Caracas – El movimiento estudiantil venezolano ha retomado oficialmente la vanguardia política del país. Tras la captura de Nicolás Maduro y Cilia Flores hace poco más de un mes, los liderazgos de la Universidad Central de Venezuela (UCV), la Universidad de Los Andes (ULA) y la Universidad Simón Bolívar (USB) anunciaron una hoja de ruta centrada en la redemocratización, la libertad de los presos políticos y el fin del tutelaje partidista.
Caminar sin miedo: Un nuevo liderazgo civil
Para los dirigentes, esta etapa no se define por el heroísmo ciego, sino por la organización colectiva frente al temor. Mario López, presidente de la FCU-ULA, destacó que las acciones recientes de Miguelángel Suárez y Rosa Cucunuba (UCV) han servido de catalizador nacional. López enfatizó que este nuevo protagonismo debe vivirse desde la cotidianidad: “Somos chamos que estudian, trabajan y hacen cola para el bus; no podemos normalizar lo inaceptable”.
La estrategia estudiantil ahora se enfoca en documentar abusos, articularse entre universidades y mantener la vocería en medios, entendiendo que la valentía no es la ausencia de miedo, sino la determinación de no abandonar el rol generacional que les corresponde.
Ni sectarismo ni impunidad

La postura del movimiento frente a la clase política tradicional es crítica y firme. Wilmary Venal, presidenta de la FCE-USB, advirtió que no permitirán que la transición sea empañada por el sectarismo o la «idolatría política». «Venezuela necesita instituciones, no cultos a la personalidad», sentenció, rechazando cualquier intento de los partidos de poner sus intereses por encima de las necesidades nacionales.
En la misma línea, el movimiento fue tajante respecto a la justicia. Aseguran que no aceptarán un cambio de «caras» que mantenga la lógica autoritaria ni pactos de impunidad que ignoren a las víctimas. Los tres objetivos prioritarios establecidos por el movimiento juvenil son; la Justicia y libertad plena para los presos políticos, la recuperación de instituciones con controles reales, la restitución de la autonomía universitaria y del rol de la juventud en la toma de decisiones.

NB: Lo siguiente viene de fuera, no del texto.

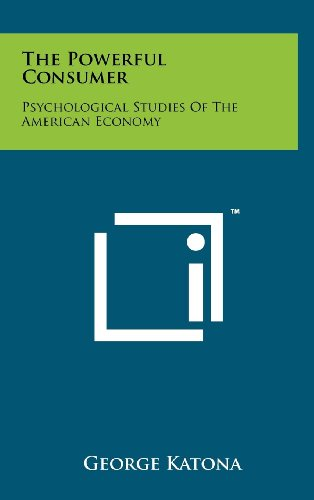 9781258217372: The Powerful Consumer: Psychological Studies of the American Economy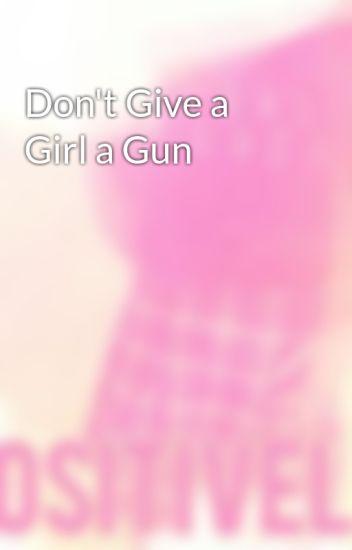 Don't Give a Girl a Gun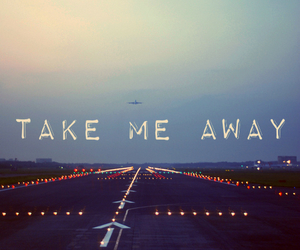 airplane, quotes, and away image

Negociación por la dignidad humana
Miguelángel Suárez, presidente de la FCU-UCV, se mostró dispuesto a participar en cualquier espacio de discusión, siempre que se respete a la juventud como un actor político real y no como una herramienta de “instrumentalización” discursiva. Suárez afirmó que negociaría “sin pensarlo” la liberación de los detenidos, entendiendo la libertad como un valor innegociable de la dignidad humana.
Asimismo, alertó sobre el riesgo de que la sociedad desarrolle un “síndrome de Estocolmo” con figuras del sistema colapsado. Su propuesta apunta a una apertura política real donde se compita democráticamente sin criminalizar la disidencia.
Hacia el 12 de febrero: Un mensaje al país

El movimiento estudiantil ha fijado el 12 de febrero, Día de la Juventud, como el hito para presentar un mensaje nacional. En este evento, plantearán exigencias concretas junto a diversos sectores de la sociedad civil.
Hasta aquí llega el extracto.